Both DOE and the state are required to give the public a chance to comment on the plan and schedule before it is approved. The state has not said whether it agrees that grouting is the best method to close the tanks.

“We need to do a careful review of their proposal,” Price said. “We need to take public comment on their proposal and we need to do our best to make it finish earlier.”

The DOE proposal calls for the first significant work to close the tanks – starting to put grout into one of the four smaller waste storage tanks at the C Tank Farm – to begin by a new deadline of April 2021.

The tank farm has four tanks with a 55,000-gallon capacity and 12 tanks with a 530,000-gallon capacity. They were built from 1944 to 1945.

Work to grout half of the larger tanks would be required to start by July 2020, and work to grout the final six larger tanks would be required to start by December 2024.

The proposal requires other work to close the C Tank Farm, including stabilizing a vault and some ancillary equipment.
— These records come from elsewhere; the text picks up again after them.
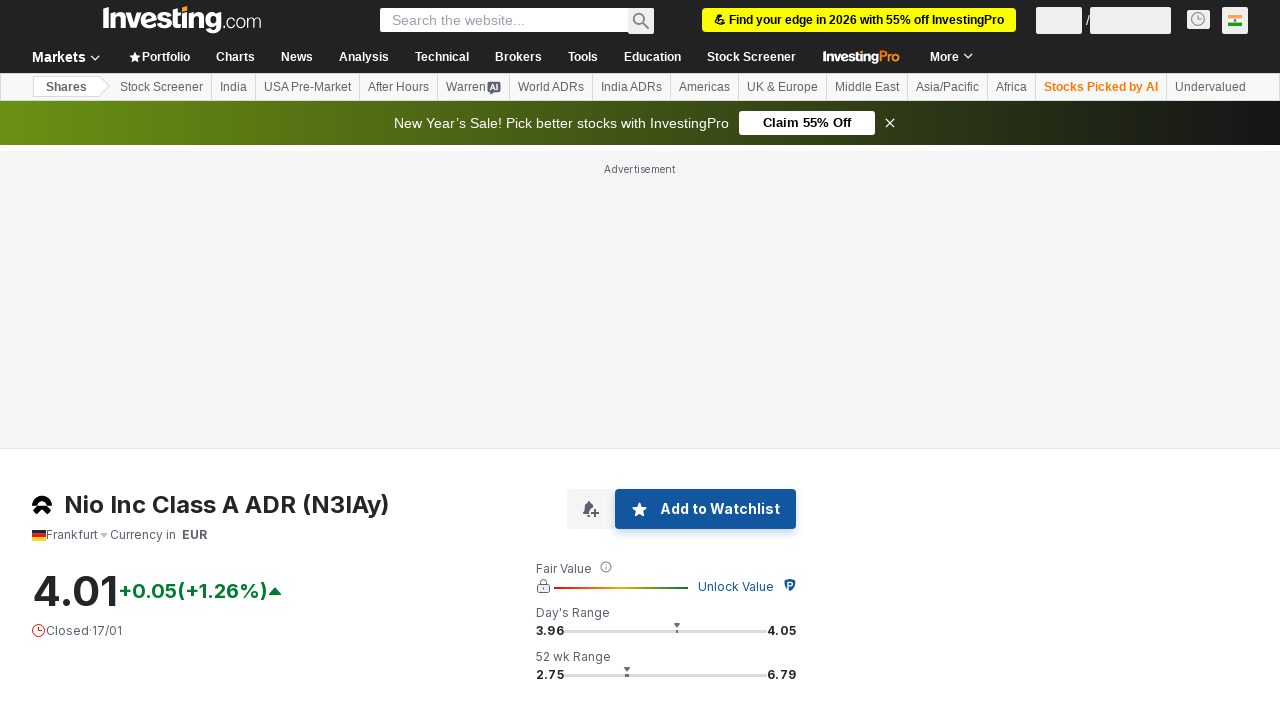

--- FILE ---
content_type: application/javascript
request_url: https://promos.investing.com/eu-a4flkt7l2b/z9gd/9a63d23b-49c1-4335-b698-e7f3ab10af6c/in.investing.com/jsonp/z?cb=1768788139036&callback=__dgos1fkf9ch538
body_size: 507
content:
__dgos1fkf9ch538({"rand":72187,"success":true,"ts":1768788139161.0,"da":"bg*br*al|Apple%bt*bm*bs*cb*bu*dl$0^j~m|131.0.0.0%v~d~f~primarySoftwareType|Robot%s~r~dg*e~b~dq*z|Blink%cn*ds*ba*ch*cc*n|Chrome%t~bl*ac~aa~g~y|macOS%ce*ah~bq*bd~dd*cq$0^cl*df*bp*ad|Desktop%bh*c~dc*dn*bi*ae~ci*cx*p~bk*de*bc*i~h|10.15.7%cd*w~cu*ck*l~u~partialIdentification*af~bz*db*ab*q~a*cp$0^dh*k|Apple%cr*ag|-","geo":{"metro_code":535,"continent_name":"North America","country_name":"United States","longitude":-83.0061,"region_name":"Ohio","ip":"18.117.100.62","country_code":"US","zipcode":"43215","continent_code":"NA","time_zone":"America/New_York","city":"Columbus","latitude":39.9625,"region_code":"OH"}});

--- FILE ---
content_type: image/svg+xml
request_url: https://cdn.investing.com/entities-logos/311626862.svg
body_size: 33
content:
<svg xmlns="http://www.w3.org/2000/svg" version="1.2" viewBox="0 0 1677 1555"><path fill-rule="evenodd" d="M1279.71 901.38c-64.69-64.74-59.21-62.53-150.92-62.53H548.07c-91.72 0-86.23-2.21-150.95 62.53-35.05 35.08-241.47 241.65-309.65 309.86 71.44 144.25 181.45 262.18 313.92 343.2 79.33-79.32 317.14-317.29 356.75-356.92 32.48-32.51 46.87-45.09 64.47-50.49 5.61-1.71 10.19-2.91 15.81-2.91 5.76 0 10.21 1.2 15.81 2.91 17.6 5.4 32 17.98 64.48 50.49l356.71 356.92c132.53-81.02 242.52-198.95 313.97-343.2-68.17-68.21-274.61-274.78-309.68-309.86ZM442 808.46c23.38-25.24 20.1-46.63 43.01-106.06 20.74-53.73 53.08-101.23 93.76-139.54 71.78-67.6 165.2-102.99 259.65-103.01 94.47.02 187.87 35.41 259.66 103.01a379.365 379.365 0 0 1 93.75 139.54c22.9 59.43 19.62 80.82 43 106.06 22.77 24.6 46.68 30.38 121.09 30.38h320.63c0-242.32-104.02-464.17-271.53-617.94C1247.17 75.99 1043.87.28 838.42.24 632.96.28 429.69 75.99 271.81 220.9 104.29 374.67.3 596.52.3 838.84h320.61c74.41 0 98.34-5.78 121.09-30.38Z"/></svg>

--- FILE ---
content_type: application/javascript
request_url: https://cdn.investing.com/x/9131fca/_next/static/chunks/pages/stock-screener-1a4ceb6dd2004b93.js
body_size: -156
content:
(self.webpackChunk_N_E=self.webpackChunk_N_E||[]).push([[3037],{10407:(_,e,s)=>{(window.__NEXT_P=window.__NEXT_P||[]).push(["/stock-screener",function(){return s(22944)}])},22944:(_,e,s)=>{"use strict";s.r(e),s.d(e,{__N_SSP:()=>r,default:()=>u});var n=s(79611),r=!0;let u=n.r}},_=>{_.O(0,[4287,5931,5573,9611,6593,636,8792],()=>_(_.s=10407)),_N_E=_.O()}]);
DOE said in its submittal to the Department of Ecology that its proposed closure program allows lessons learned from one closure to be applied to the planning of the next closure.

It also improves the ability of DOE to pay for and perform closure work within budget and workforce constraints, it said.

Closing the tanks should minimize the need for maintenance of the tanks, Price said. It also will protect the environment by minimizing the likelihood of waste escaping from the tanks or water getting into them.

No public hearings or comment periods have been set yet on the closure plan and schedule.